Préface
- Type de publication : Chapitre d’ouvrage
- Ouvrage : À travers les yeux d’une fille de douze ans
- Pages : 9 à 13
- Collection : Littérature, histoire, politique, n° 26
Préface
En 2012, le Mémorial de la Shoah à Paris présentait l’exposition « Au cœur du génocide. Les enfants dans la Shoah. 1933-19451 ». Au début du parcours, le visiteur pouvait découvrir quelques pages jaunies, écrites en polonais, à l’encre bleue. La notice précisait qu’il s’agissait d’un « extrait des mémoires de Janina Hescheles », écrits en 1943, quelques semaines après l’évasion de l’auteure, une fillette de 12 ans, du camp de la rue Janowska à Lvov. Une évasion organisée et coordonnée par un réseau de la résistance polonaise et la branche cracovienne de Żegota, le Conseil clandestin d’aide aux Juifs. Les extraits du manuscrit présenté n’étaient donc pas ceux d’un journal tenu en captivité, mais des souvenirs, écrits à chaud, alors que Janina passait de cachette en cachette à Cracovie. Ces pages provenaient des archives de la Maison des Combattants des ghettos en Israël. C’est là qu’en 1981 Michel Borwicz, « sauveteur » de Janina et « éditeur » de ce récit, avait déposé l’intégralité du manuscrit.
Plus loin dans l’exposition, le visiteur pouvait voir les couvertures de plusieurs recueils de témoignages parus principalement en Pologne dans l’immédiat après-guerre, dont un petit ouvrage intitulé À travers les yeux d’une fille de douze ans, édité en polonais en 1946 par la Commission historique juive de Cracovie2. Il s’agissait du même récit de ladite Janina.. Ce livre, envoyé peu après sa parution à Paris au Centre de documentation juive contemporaine (CDJC), aujourd’hui Mémorial de la Shoah, fait dès lors partie de son très riche fonds d’archives. Le visiteur était alors invité à faire le lien entre les deux écrits (manuscrit et version publiée) et surtout à apprécier l’étonnante précocité de la publication des témoignages d’enfants victimes de la « Catastrophe », selon le terme utilisé dans l’immédiat après-guerre dans le monde des survivants.
Quelques années avant cette exposition, des extraits des « mémoires » de Janina Hescheles avaient paru en français dans l’anthologie L’enfant et le génocide, témoignages sur l’enfance pendant la Shoah, dirigée par Catherine Coquio et Aurélia Kalisky3. Depuis, ces « mémoires » ont été publiés en dix langues, dans des éditions proposant, selon les cas, soit un texte conforme à la version éditée de 1946, soit un volume enrichi de comparaisons et de compléments issus du manuscrit de 19434. Arrêtons-nous un instant sur ce tourbillon éditorial.
À l’été 2011, pour la commémoration du 70e anniversaire des massacres de juin 1941 à Lvov, l’organisation caritative et culturelle juive de la ville, « Hessed Arieh », organisa une exposition sur la vie juive à Lvov à travers les siècles.

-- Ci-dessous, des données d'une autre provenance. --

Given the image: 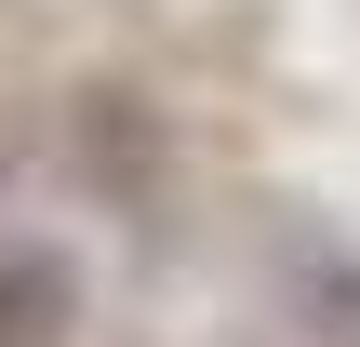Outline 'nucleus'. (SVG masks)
<instances>
[{
  "label": "nucleus",
  "instance_id": "nucleus-3",
  "mask_svg": "<svg viewBox=\"0 0 360 347\" xmlns=\"http://www.w3.org/2000/svg\"><path fill=\"white\" fill-rule=\"evenodd\" d=\"M0 174H13V160H0Z\"/></svg>",
  "mask_w": 360,
  "mask_h": 347
},
{
  "label": "nucleus",
  "instance_id": "nucleus-1",
  "mask_svg": "<svg viewBox=\"0 0 360 347\" xmlns=\"http://www.w3.org/2000/svg\"><path fill=\"white\" fill-rule=\"evenodd\" d=\"M67 321H80L67 254H0V347H53Z\"/></svg>",
  "mask_w": 360,
  "mask_h": 347
},
{
  "label": "nucleus",
  "instance_id": "nucleus-2",
  "mask_svg": "<svg viewBox=\"0 0 360 347\" xmlns=\"http://www.w3.org/2000/svg\"><path fill=\"white\" fill-rule=\"evenodd\" d=\"M281 308H294V347H360V267L347 254H294Z\"/></svg>",
  "mask_w": 360,
  "mask_h": 347
}]
</instances>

Parmi les personnalités juives ayant marqué l’histoire de la ville figurait Henryk Hescheles (1886-1941), le père de Janina, rédacteur en chef du journal juif polonais Chwila pendant vingt ans (1919-1939). Partis de l’histoire du père, les organisateurs découvrirent celle de sa fille, son sort durant la guerre et enfin la publication polonaise de son récit en 1946. Dans cette ferveur commémorative, deux traductions des mémoires – en russe et en ukrainien – virent le jour la même année ; la troupe de théâtre de « Hessed Arieh » les adapta même, dans une mise en scène de Vyatcheslav (Slavik) Olkhovsky, et contacta Janina pour l’inviter à la représentation. Janina hésita puis finit par accepter. C’est ainsi qu’elle retourna, pour la première fois depuis la guerre, dans sa ville natale, accompagnée de ses deux fils, Tzvi et Eitan, et de sa petite fille Einat.

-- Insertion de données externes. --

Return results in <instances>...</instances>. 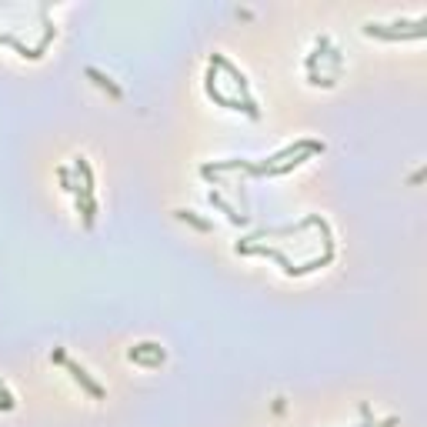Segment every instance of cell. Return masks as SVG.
Wrapping results in <instances>:
<instances>
[{
  "label": "cell",
  "mask_w": 427,
  "mask_h": 427,
  "mask_svg": "<svg viewBox=\"0 0 427 427\" xmlns=\"http://www.w3.org/2000/svg\"><path fill=\"white\" fill-rule=\"evenodd\" d=\"M134 364H144V367H160L164 364V347L160 344H153V340H144V344H137V347H130V354H127Z\"/></svg>",
  "instance_id": "3"
},
{
  "label": "cell",
  "mask_w": 427,
  "mask_h": 427,
  "mask_svg": "<svg viewBox=\"0 0 427 427\" xmlns=\"http://www.w3.org/2000/svg\"><path fill=\"white\" fill-rule=\"evenodd\" d=\"M394 424H397V417H387V421H381V424H377V421L370 424V417H367V424H361V427H394Z\"/></svg>",
  "instance_id": "10"
},
{
  "label": "cell",
  "mask_w": 427,
  "mask_h": 427,
  "mask_svg": "<svg viewBox=\"0 0 427 427\" xmlns=\"http://www.w3.org/2000/svg\"><path fill=\"white\" fill-rule=\"evenodd\" d=\"M307 160H310V153H297V157H294L290 164H277V167H274V170H267V174H290L294 167H301V164H307Z\"/></svg>",
  "instance_id": "8"
},
{
  "label": "cell",
  "mask_w": 427,
  "mask_h": 427,
  "mask_svg": "<svg viewBox=\"0 0 427 427\" xmlns=\"http://www.w3.org/2000/svg\"><path fill=\"white\" fill-rule=\"evenodd\" d=\"M61 364L67 367V374H70V377H74V381L80 384V387H84V391H87V394L93 397V400H104V397H107V391H104V387H100V384L93 381L91 374H87V370H84V367L77 364V361H70V357H63Z\"/></svg>",
  "instance_id": "2"
},
{
  "label": "cell",
  "mask_w": 427,
  "mask_h": 427,
  "mask_svg": "<svg viewBox=\"0 0 427 427\" xmlns=\"http://www.w3.org/2000/svg\"><path fill=\"white\" fill-rule=\"evenodd\" d=\"M211 204H214V207H220V211L227 214V220H230V224H247V220L241 217V214H234V207H230V204H227L224 197H220L217 190H211Z\"/></svg>",
  "instance_id": "6"
},
{
  "label": "cell",
  "mask_w": 427,
  "mask_h": 427,
  "mask_svg": "<svg viewBox=\"0 0 427 427\" xmlns=\"http://www.w3.org/2000/svg\"><path fill=\"white\" fill-rule=\"evenodd\" d=\"M14 407H17V400L10 397V391L0 384V411H14Z\"/></svg>",
  "instance_id": "9"
},
{
  "label": "cell",
  "mask_w": 427,
  "mask_h": 427,
  "mask_svg": "<svg viewBox=\"0 0 427 427\" xmlns=\"http://www.w3.org/2000/svg\"><path fill=\"white\" fill-rule=\"evenodd\" d=\"M77 211L84 214V227L91 230L93 220H97V200L93 197H77Z\"/></svg>",
  "instance_id": "5"
},
{
  "label": "cell",
  "mask_w": 427,
  "mask_h": 427,
  "mask_svg": "<svg viewBox=\"0 0 427 427\" xmlns=\"http://www.w3.org/2000/svg\"><path fill=\"white\" fill-rule=\"evenodd\" d=\"M174 214H177V220L190 224V227H197L200 234H207V230H211V220H200V217H197L194 211H174Z\"/></svg>",
  "instance_id": "7"
},
{
  "label": "cell",
  "mask_w": 427,
  "mask_h": 427,
  "mask_svg": "<svg viewBox=\"0 0 427 427\" xmlns=\"http://www.w3.org/2000/svg\"><path fill=\"white\" fill-rule=\"evenodd\" d=\"M87 77H91V80L97 84V87H100V91L110 93L114 100H123V91L117 87V84H114V80H110V77L104 74V70H97V67H87Z\"/></svg>",
  "instance_id": "4"
},
{
  "label": "cell",
  "mask_w": 427,
  "mask_h": 427,
  "mask_svg": "<svg viewBox=\"0 0 427 427\" xmlns=\"http://www.w3.org/2000/svg\"><path fill=\"white\" fill-rule=\"evenodd\" d=\"M364 37H377V40H421L424 31H397L394 24L387 27V24H374V20H367Z\"/></svg>",
  "instance_id": "1"
}]
</instances>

L’année suivante, pour la préparation de l’exposition du Mémorial de la Shoah déjà mentionnée, je rencontrai Janina chez en Israël, où elle vit depuis 1950. Plus qu’une rencontre, ce fut le début d’une très belle amitié qui ne cesse de m’inspirer, tant les qualités humaines de cette Janina–mensch sont grandes : sensibilité, droiture, engagement politique sans concession, humanisme expansif. Je lui demandai de venir avec moi aux archives de la Maison des Combattants des ghettos pour consulter le manuscrit de ses mémoires. C’est alors que je saisis chez elle une certaine hésitation. Elle me l’expliqua plus tard, en évoquant Otto B. Kraus, qui, dans son livre fondé sur ses mémoires du « block
des enfants » dans le camp des familles de Birkenau, raconte que pendant une longue période il ne voulut pas voir ses carnets de souvenirs5. Longtemps, à chacune de ses visites à la Maison des Combattants des ghettos, les archivistes Anat Bratman-Elhalel et Noam Rachmilevitch avaient montré à Janina la boîte où avait été conservé son manuscrit, soigneusement restauré, mais, comme Otto Kraus, elle n’avait pas eu le courage de les toucher. Elle l’eut lors de cette visite de 2012. De même, elle répondit favorablement à mon invitation au Mémorial pour témoigner publiquement. C’est de là que date le projet de publier ses mémoires en français.
En cette même année 2012, voyant l’intérêt croissant pour le témoignage de Janina, les archives de la Maison des Combattants des ghettos mirent en ligne l’intégralité du manuscrit. Il fut désormais possible de le consulter, voire de le télécharger, de partout dans le monde. Et voici que par un heureux concours de circonstances Guillem Calaforra, philologue, chercheur en linguistique à Valencia, en Espagne, entreprit de transcrire le manuscrit numérisé. Son intervention s’avéra décisive pour l’histoire des « mémoires » de Janina.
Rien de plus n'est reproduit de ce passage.